§ **Exercise tasks**
1. In the pregnancy post, rewrite the part from "I am also feeling" to "to loose that.", swapping "Peanut" for "Bean".
2. According to the pregnancy post, what did the writer use to scrub the inside of the dishwasher?

These are only some of the symptoms, but they are the ones that are pertaining to me right now. I am having anxiety like crazy lately. Some term this as "nesting", but its gotten to the point that it affects my mood! I have almost become depressed because of all the stuff I want to get done, and I am feeling very over-whelmed. The nursery isn't finished (although coming along, more on that later though!). My walls are dirty, my bathrooms are dirty, I need to mop, all the beds need to be washed, the carpet needs to be cleaned, my drawers need to be cleaned out, the movies need to be alphabetized, I need to dust. See? The list goes on and on! I know that its not really necessary to do all these things, but I feel like I MUST. GET. THEM. DONE. I scrubbed the inside of the dishwasher yesterday with a toothbrush. That's how crazy I am getting!
I am also feeling very scared of being "empty" inside. I am loving having Peanut wiggle and move inside me. I am not ready to not have that. Its something that is just between me and Peanut, and I love that we have something of our own. I don't want to loose that.

§ **Records provided**
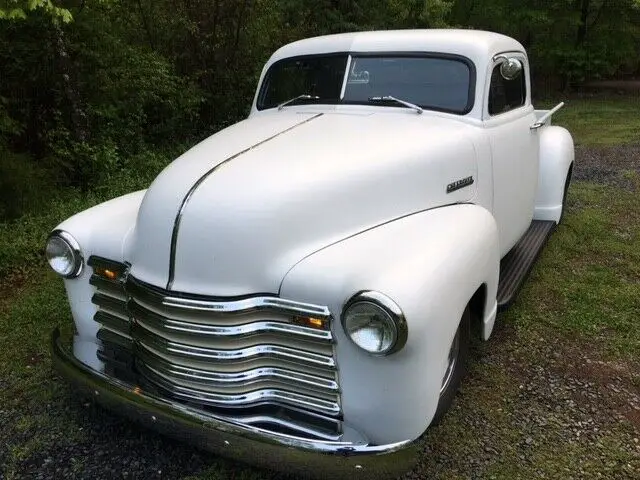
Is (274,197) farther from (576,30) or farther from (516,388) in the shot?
(576,30)

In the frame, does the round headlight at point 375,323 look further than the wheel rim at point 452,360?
No

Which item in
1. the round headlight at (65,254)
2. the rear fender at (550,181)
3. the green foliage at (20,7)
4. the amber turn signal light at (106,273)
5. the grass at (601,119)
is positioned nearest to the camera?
the amber turn signal light at (106,273)

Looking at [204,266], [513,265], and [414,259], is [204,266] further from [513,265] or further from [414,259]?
[513,265]

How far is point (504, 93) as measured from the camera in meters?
3.81

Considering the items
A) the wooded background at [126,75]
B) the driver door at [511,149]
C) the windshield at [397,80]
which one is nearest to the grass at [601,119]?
the wooded background at [126,75]

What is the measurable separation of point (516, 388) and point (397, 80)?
1.93 m

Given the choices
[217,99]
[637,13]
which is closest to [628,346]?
[217,99]

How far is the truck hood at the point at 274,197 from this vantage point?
2273 mm

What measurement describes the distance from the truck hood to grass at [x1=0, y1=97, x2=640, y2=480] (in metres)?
0.98

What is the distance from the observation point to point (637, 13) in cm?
1698

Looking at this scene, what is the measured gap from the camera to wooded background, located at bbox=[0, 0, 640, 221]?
20.4ft

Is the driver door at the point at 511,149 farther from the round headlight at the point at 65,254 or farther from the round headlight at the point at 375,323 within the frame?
the round headlight at the point at 65,254

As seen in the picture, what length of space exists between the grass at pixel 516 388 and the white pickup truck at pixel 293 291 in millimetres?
342

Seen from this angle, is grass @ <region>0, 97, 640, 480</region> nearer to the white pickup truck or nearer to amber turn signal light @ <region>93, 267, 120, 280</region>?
the white pickup truck
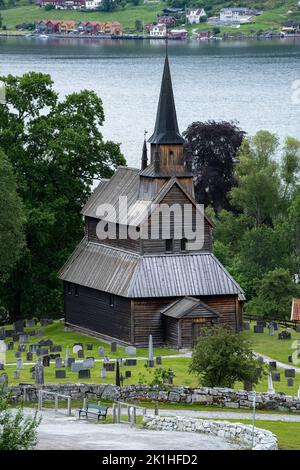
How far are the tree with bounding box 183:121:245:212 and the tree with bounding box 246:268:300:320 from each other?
28.6 meters

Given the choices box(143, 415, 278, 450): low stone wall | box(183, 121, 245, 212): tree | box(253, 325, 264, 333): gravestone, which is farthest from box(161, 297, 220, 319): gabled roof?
box(183, 121, 245, 212): tree

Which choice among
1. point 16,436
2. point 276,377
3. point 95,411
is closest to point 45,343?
point 276,377

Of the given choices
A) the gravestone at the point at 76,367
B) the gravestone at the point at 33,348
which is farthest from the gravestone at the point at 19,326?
the gravestone at the point at 76,367

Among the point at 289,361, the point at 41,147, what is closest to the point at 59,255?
the point at 41,147

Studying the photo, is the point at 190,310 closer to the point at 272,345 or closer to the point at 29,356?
the point at 272,345

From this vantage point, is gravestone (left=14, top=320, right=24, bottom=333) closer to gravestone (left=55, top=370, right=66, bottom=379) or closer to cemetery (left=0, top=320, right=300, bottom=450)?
cemetery (left=0, top=320, right=300, bottom=450)

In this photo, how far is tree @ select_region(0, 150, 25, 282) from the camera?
72750mm

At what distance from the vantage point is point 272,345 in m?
→ 69.1

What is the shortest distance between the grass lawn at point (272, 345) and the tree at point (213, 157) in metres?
38.9

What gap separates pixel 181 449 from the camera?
122 feet

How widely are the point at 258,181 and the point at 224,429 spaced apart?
6734cm

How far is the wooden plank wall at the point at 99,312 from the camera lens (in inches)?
2758

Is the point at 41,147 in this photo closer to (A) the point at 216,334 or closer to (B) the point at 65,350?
(B) the point at 65,350

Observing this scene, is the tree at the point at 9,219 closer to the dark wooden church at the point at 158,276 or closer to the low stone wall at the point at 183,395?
the dark wooden church at the point at 158,276
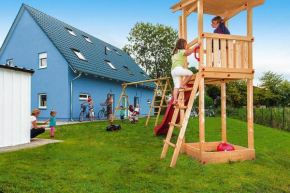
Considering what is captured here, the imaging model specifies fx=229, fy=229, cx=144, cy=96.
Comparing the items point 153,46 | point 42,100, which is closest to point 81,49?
point 42,100

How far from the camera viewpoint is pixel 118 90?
20.0 m

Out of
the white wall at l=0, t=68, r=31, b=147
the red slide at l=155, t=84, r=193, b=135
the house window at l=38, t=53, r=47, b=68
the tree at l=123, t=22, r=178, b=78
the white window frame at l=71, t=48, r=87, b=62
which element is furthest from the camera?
the tree at l=123, t=22, r=178, b=78

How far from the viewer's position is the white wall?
6.20 metres

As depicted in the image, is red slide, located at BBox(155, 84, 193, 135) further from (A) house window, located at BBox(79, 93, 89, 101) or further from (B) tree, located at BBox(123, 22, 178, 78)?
(B) tree, located at BBox(123, 22, 178, 78)

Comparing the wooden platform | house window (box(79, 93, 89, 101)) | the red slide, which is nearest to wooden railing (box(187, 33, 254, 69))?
the wooden platform

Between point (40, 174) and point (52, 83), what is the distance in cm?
1293

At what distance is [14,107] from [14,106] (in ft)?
0.09

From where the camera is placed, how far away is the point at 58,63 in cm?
1543

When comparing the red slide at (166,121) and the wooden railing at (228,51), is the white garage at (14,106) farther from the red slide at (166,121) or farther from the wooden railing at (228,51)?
the wooden railing at (228,51)

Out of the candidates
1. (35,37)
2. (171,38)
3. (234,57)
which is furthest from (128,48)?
(234,57)

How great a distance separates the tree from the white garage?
93.7 ft

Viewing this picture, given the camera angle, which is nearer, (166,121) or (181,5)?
(181,5)

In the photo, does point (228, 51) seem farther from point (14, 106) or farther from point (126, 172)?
point (14, 106)

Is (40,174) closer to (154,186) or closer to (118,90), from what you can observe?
(154,186)
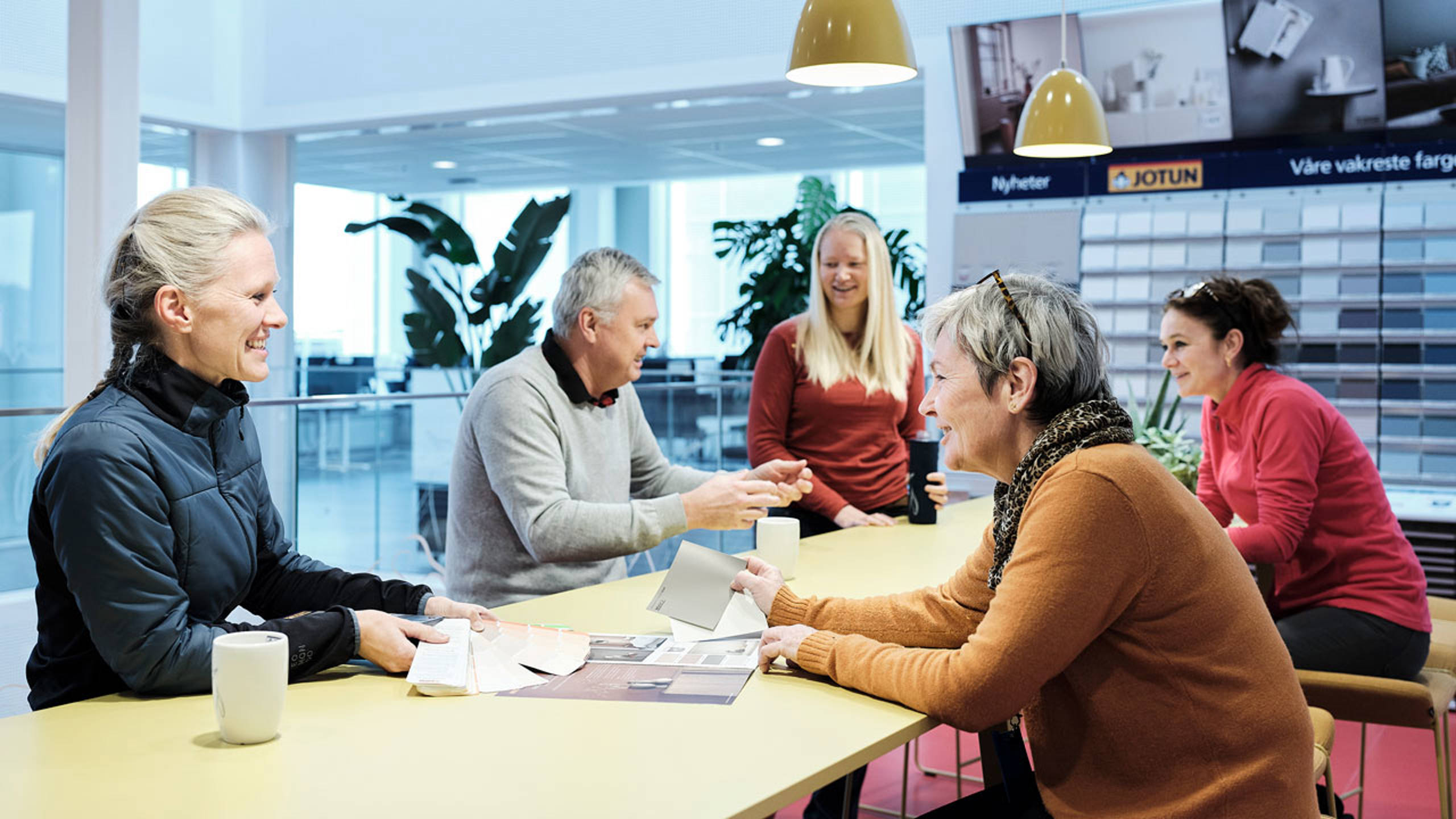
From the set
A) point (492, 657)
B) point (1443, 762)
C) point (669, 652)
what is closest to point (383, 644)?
point (492, 657)

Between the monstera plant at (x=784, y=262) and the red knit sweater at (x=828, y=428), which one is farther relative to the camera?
the monstera plant at (x=784, y=262)

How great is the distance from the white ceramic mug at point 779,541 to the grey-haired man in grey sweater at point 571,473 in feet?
0.26

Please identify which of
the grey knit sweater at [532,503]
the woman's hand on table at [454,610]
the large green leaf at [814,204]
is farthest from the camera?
the large green leaf at [814,204]

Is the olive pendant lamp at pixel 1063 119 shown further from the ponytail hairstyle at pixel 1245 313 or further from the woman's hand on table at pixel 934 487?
the woman's hand on table at pixel 934 487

§ **Solutions to the tasks**
1.
I am also feeling very scared of being "empty" inside. I am loving having Bean wiggle and move inside me. I am not ready to not have that. Its something that is just between me and Bean, and I love that we have something of our own. I don't want to loose that.

2. A toothbrush.